Setelah berganti pakaian, Levan keluar dari kamar. Wajahnya masih nampak kebingungan, karena benar-benar merasa asing dengan apa yang ada di sekitarnya. Anto mendekati levan, dan mengajaknya untuk duduk di lantai, karena memang kontrakan mereka tidak ada tempat duduknya. Hanya saja karena habis menyemayamkan Doni, rumah itu di beri alas tikar.

"Apa ada yang sakit? Lukamu bagaimana rasanya?" tanya Anto perhatian. Levan hanya menggeleng, karena jujur dia tidak merasakan sakit apapun.

"Aku lapar," ucap Levan alias Doni.

"Ya ampun, tentu saja kamu lapar. Pasti kamu dari perjalanan jauh, di alam sana. Ben, tolong belikan nasi bungkus buat Doni. Tidak, bukan cuma Doni tapi kita semua." Anto meminta temannya untuk membelikan makanan, Ben berdiri lalu mendekati Anto.

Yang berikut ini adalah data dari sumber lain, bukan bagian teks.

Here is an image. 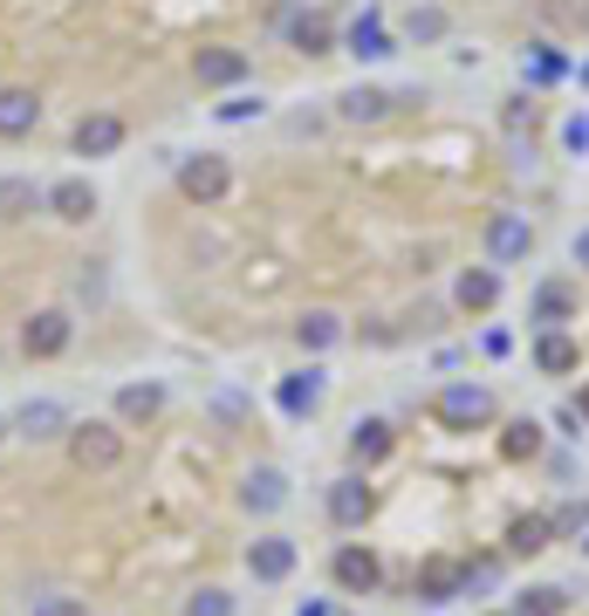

"Mana uangnya?" tanya Ben sambil menengadahkan tangannya.

"Apa kamu gak punya duit?" tanya Anto.

"Lah dari mana aku duit, lagian duit warga yang melayat bukannya di kamu semua. Memangnya mau kamu kembalikan?" tanya Ben balik.

"Hehehe, iya aku lupa. Ya janganlah, kita butuh makan, gak mungkin kita beroperasi dengan keadaan Doni begini. Kita libur dulu beberapa hari," sahut Anto sambil merogoh kantongnya.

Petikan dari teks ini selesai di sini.